[Texte fourni]:

::::::::

Crise de la culture : du disque au livre
La
crise, la crise, la crise… On ne parle que de cela. En général de manière
abstraite crise financière, crise économique, sans entrer dans le détail. Ce
que font les économistes réunis autour de Philippe Askenazi et Daniel Cohen qui
viennent de publier chez Albin Michel un gros ouvrage, plus de 700 pages, au
titre éloquent : 5 crises. Nous
ne vivons pas seulement une crise économique, nous en vivons plusieurs à la
fois nous disent ces auteurs, tous proches du Cepremap, un groupe de recherche
de l’Ecole Normale Supérieure auquel a longtemps contribué Robert Boyer, l’un
des pères de l’école de la régulation, et auquel collabore aujourd’hui quelques
uns des meilleurs économistes de langue française que l’on retrouve dans ce
livre.
Je
disais donc que ce livre analyse cinq crises : la crise des élites, ce qui
les amène à s’intéresser au cumul des mandats et à la rémunération des patrons,
la crise de la culture, dont je parlerai plus longuement tout à l’heure, la
crise financière avec des articles sur les ménages et les banques centrales, la
crise sociale et, enfin, la crise climatique.
Sans
doute pourrait-on ajouter d’autres crises à celles-ci. Parler d’une crise de
nos systèmes de protection sociale ou de santé, de notre modèle industriel, des
institutions européennes. Sans doute pourrait-on aussi s’interroger, ce que les
auteurs de ce recueil ne font pas, sur cette notion même de crise. Mais peu
importe, ce livre, tel qu’il est présenté, a le mérite de nous montrer que ce
que nous appelons la crise a de multiples facettes.
Le piratage n’a pas réduit les revenus des musiciens
Ce livre est si riche est qu’il est difficile de tout
traiter d’un coup. J’ai donc choisi ce matin de me concentrer sur celle de ces
crises qui est le moins souvent analysée : la crise de la culture. Les
auteurs de ce livre l’abordent sous deux angles : celui du disque, de ses
ventes qui s’effondrent sous le coup du piratage et d’internet, et celui du
livre numérique ou, plutôt, de l’impact de celui-ci sur le prix unique du
livre, cette réglementation imaginée par Jack Lang pour sauver la librairie au
début du premier septennat de François Mitterrand.

::::::::

[Enregistrements fournis]:
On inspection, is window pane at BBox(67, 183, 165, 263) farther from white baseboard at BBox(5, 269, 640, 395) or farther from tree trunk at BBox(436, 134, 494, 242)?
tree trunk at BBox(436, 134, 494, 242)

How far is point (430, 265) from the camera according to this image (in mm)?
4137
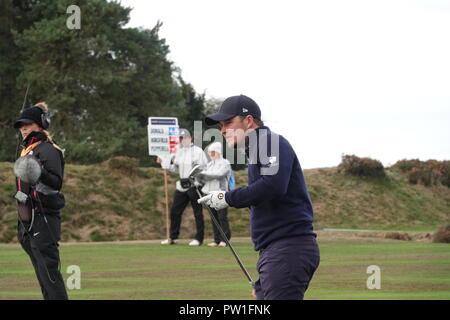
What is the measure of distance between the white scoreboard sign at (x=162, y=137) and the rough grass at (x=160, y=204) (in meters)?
5.69

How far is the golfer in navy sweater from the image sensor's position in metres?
6.81

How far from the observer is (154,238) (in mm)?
30859

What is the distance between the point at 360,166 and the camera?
41281 millimetres

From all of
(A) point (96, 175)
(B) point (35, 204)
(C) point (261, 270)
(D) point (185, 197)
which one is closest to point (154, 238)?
(A) point (96, 175)

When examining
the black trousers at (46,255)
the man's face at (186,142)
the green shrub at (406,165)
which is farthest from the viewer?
the green shrub at (406,165)

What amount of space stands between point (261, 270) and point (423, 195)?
120 feet

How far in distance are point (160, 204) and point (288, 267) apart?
26818mm

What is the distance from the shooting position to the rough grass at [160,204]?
30766 millimetres

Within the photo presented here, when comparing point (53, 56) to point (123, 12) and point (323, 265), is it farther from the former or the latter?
point (323, 265)

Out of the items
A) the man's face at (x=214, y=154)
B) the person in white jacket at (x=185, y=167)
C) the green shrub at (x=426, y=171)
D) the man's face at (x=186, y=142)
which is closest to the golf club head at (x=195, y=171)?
the person in white jacket at (x=185, y=167)

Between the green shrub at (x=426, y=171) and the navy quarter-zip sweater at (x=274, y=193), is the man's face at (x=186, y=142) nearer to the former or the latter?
the navy quarter-zip sweater at (x=274, y=193)

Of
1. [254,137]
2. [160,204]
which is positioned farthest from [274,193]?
[160,204]

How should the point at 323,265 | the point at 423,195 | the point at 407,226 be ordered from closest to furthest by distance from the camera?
the point at 323,265 < the point at 407,226 < the point at 423,195

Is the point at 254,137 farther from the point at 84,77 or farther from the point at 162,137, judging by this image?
the point at 84,77
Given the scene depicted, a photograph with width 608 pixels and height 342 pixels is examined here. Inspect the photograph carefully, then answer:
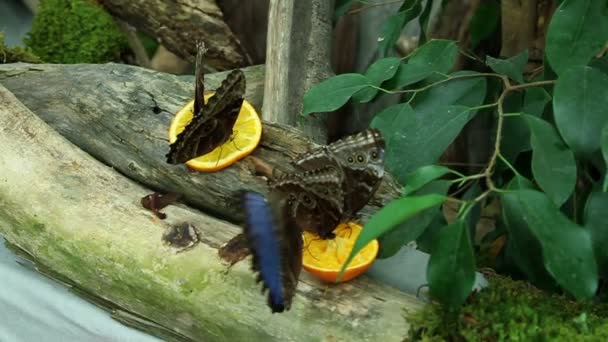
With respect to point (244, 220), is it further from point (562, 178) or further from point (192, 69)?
point (192, 69)

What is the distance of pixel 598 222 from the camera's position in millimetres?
1488

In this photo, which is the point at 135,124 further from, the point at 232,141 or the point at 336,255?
the point at 336,255

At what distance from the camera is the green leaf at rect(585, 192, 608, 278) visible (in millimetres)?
1474

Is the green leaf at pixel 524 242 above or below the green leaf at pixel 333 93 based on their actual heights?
below

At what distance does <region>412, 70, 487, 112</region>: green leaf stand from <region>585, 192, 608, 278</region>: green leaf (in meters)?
0.36

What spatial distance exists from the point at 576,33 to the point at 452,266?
1.91 ft

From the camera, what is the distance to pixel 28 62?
96.0 inches

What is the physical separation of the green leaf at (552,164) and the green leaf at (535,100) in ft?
0.82

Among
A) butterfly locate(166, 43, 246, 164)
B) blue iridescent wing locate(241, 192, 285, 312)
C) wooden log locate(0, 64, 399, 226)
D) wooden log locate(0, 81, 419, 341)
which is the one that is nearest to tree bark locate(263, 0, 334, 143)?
wooden log locate(0, 64, 399, 226)

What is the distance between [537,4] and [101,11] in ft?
5.83

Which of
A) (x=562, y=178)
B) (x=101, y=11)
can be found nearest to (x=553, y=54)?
(x=562, y=178)

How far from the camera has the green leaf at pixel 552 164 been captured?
1.39m

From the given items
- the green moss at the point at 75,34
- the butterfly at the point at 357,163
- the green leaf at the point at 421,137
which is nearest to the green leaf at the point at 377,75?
the green leaf at the point at 421,137

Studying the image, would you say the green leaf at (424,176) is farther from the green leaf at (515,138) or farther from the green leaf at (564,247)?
the green leaf at (515,138)
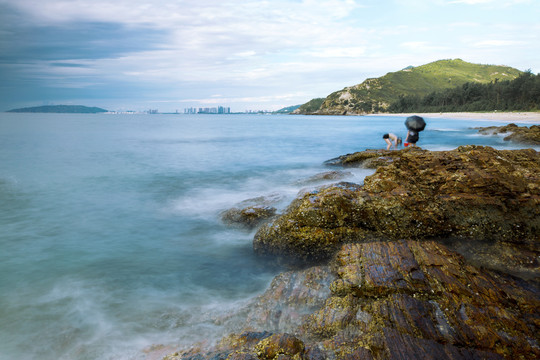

::::::::

[Problèmes]:
1 - Répondez, s'il vous plaît, à ces questions sur le texte sur les cinq crises :
(a) Combien de pages compte l'ouvrage publié chez Albin Michel ?
(b) De quelle école Robert Boyer est-il présenté comme l'un des pères ?
(c) Qui a imaginé la réglementation du prix unique du livre ?
2 - Poursuivez le texte sur les cinq crises après sa dernière phrase.
Les enregistrements forment un matériau distinct du texte.

[Réponses par tâche]:
1 -
(a) Plus de 700 pages.
(b) L'école de la régulation.
(c) Jack Lang.

2 -
Les auteurs de l’article sur la musique commencent par une
information qui surprend et remet en cause beaucoup d’idées reçues : en
s’appuyant sur une étude réalisée sur les membres de l’ADAMI, une société de
gestion collective des droits de propriété intellectuelle des
artistes-interprètes, ils montrent que le revenu médian des musiciens, ce revenu
qui partage la population des musiciens en deux catégories égales, ceux qui ont
plus et ceux qui ont moins, a légèrement augmenté de 2000 à 2008, soit en plein
dans cette période de piratage. Plus étonnant peut-être, les revenus des
musiciens qui gagnent le plus n’a pas non plus diminué. A l’inverse donc, de ce
que l’on nous a dit et répété le piratage n’a pas fait globalement de tort à la
profession. Ce qui ne veut pas dire que
certains n’en aient pas souffert. En fait, le traitement statistique fin auquel
les auteurs de cet article soumettent leurs données fait apparaître plusieurs
catégories. Ils en distinguent cinq que l’on peut regrouper en trois grandes :
- - Les artistes indifférents à la technologie, ils ne l’utilisent pas, ne s’en plaignent pas,
- - ceux qui en ont bénéficié et sont tolérants avec le piratage,
- - ceux qui en ont, à l’inverse, souffert et qui sont très en pointe dans le combat contre. Ce peut être des artistes à succès mais aussi des artistes qui gagnent très mal leur vie avec la musique et qui ont tendance à attribuer leur échec à la révolution technique.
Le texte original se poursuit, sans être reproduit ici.